Het Belang van Limburg beleuchtet derweil die möglichen Folgen der Katastrophe für die brennenden geopolitischen Fragen. In der Ukraine stehen die Zeichen auf Sturm. Russland bereitet offenbar eine große Frühjahroffensive vor. Putin will aber wohl nicht nur die ukrainischen Linien durchbrechen, sondern hofft vor allem, endlich einen Keil in die Front der westlichen Staaten treiben zu können. Genau vor diesem Hintergrund ist der stockende Nato-Beitritt von Schweden und Finnland auch so schädlich. Schuld ist der Widerstand des türkischen Präsidenten Erdogan, der damit Putin in die Karten spielt. Frage ist jetzt, ob die Türkei diese Blockade-Haltung aufrechterhalten kann, wenn sie doch gleichzeitig doch so abhängig von internationaler Hilfe ist.
"Frühling der Reformen"
L'Avenir beschäftigt sich in seinem Kommentar mit dem Haftbefehl gegen den PS-Europaabgeordneten Marc Tarabella.

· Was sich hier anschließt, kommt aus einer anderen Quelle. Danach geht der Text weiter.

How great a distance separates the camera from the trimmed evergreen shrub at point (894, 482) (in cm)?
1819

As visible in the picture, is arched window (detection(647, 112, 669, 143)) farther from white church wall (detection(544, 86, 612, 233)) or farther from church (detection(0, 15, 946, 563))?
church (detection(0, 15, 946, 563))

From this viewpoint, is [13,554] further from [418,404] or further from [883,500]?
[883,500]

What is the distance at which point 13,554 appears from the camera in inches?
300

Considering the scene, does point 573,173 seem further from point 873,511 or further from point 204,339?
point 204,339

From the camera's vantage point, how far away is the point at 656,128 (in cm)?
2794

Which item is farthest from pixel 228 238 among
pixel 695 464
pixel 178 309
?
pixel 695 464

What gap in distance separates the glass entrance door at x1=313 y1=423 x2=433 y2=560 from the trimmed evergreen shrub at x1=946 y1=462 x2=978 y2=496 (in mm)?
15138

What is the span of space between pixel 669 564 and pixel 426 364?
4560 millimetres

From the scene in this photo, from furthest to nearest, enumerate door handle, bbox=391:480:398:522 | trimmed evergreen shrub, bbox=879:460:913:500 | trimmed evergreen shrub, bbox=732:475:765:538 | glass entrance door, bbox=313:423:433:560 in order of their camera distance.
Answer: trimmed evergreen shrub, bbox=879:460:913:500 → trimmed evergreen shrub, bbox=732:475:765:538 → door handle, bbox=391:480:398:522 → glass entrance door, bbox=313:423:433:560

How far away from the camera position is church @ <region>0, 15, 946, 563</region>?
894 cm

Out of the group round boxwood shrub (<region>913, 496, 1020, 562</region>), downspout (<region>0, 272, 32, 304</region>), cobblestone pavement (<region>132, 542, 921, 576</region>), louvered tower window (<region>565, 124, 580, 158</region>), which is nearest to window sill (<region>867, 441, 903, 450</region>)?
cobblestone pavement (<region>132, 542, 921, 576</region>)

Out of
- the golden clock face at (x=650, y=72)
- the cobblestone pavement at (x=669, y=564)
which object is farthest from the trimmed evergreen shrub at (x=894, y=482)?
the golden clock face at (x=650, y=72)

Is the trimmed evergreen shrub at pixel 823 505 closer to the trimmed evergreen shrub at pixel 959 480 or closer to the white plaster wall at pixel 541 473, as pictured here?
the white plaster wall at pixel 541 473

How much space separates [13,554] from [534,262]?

Die Frage mag erlaubt sein, was die Justiz letztlich gegen Tarabella in der Hand hat. Es gibt kein Geständnis. Auch die diversen Durchsuchungen haben anscheinend bislang nichts ergeben. Es gibt allein die belastende Aussage des Kronzeugen Pier-Antonio Panzeri. Hier zwingt sich der Eindruck auf, dass die Beschuldigungen eines Kronzeugen schwerer wiegen als die Unschuldsvermutung.
Einige Zeitungen machen heute auf mit neuen Plänen der PS-Pensionsministerin Karine Lallieux. Grob gesagt geht es um die Harmonisierung der verschiedenen Renten-Regelungen, sowie um Maßnahmen zur Anhebung der Beschäftigungsrate bei den über 60-Jährigen.
Wir brauchen jetzt einen "Frühling der Reformen", fordert Het Nieuwsblad in seinem Leitartikel. Die Pläne von Karine Lallieux sind längst überfällig. Ob damit nun endlich die Bezahlbarkeit des Systems garantiert werden kann, muss sich erst noch zeigen. Wir warten aber auch noch auf eine Reform des Steuersystems beziehungsweise des Arbeitsmarktes, die beide ebenfalls diesen Namen verdienen müssen. Für die Vivaldi-Koalition ist es von wesentlicher Bedeutung, hier zu beweisen, dass sie tatsächlich liefern kann. Denn "Vivaldi" ist inzwischen fast schon zu einem Schimpfwort geworden, einem Symbol für politischen Stillstand. Wenn sich die Partner jetzt nicht zusammenraufen können, dann kann man auch gleich vorgezogene Neuwahlen ansetzen.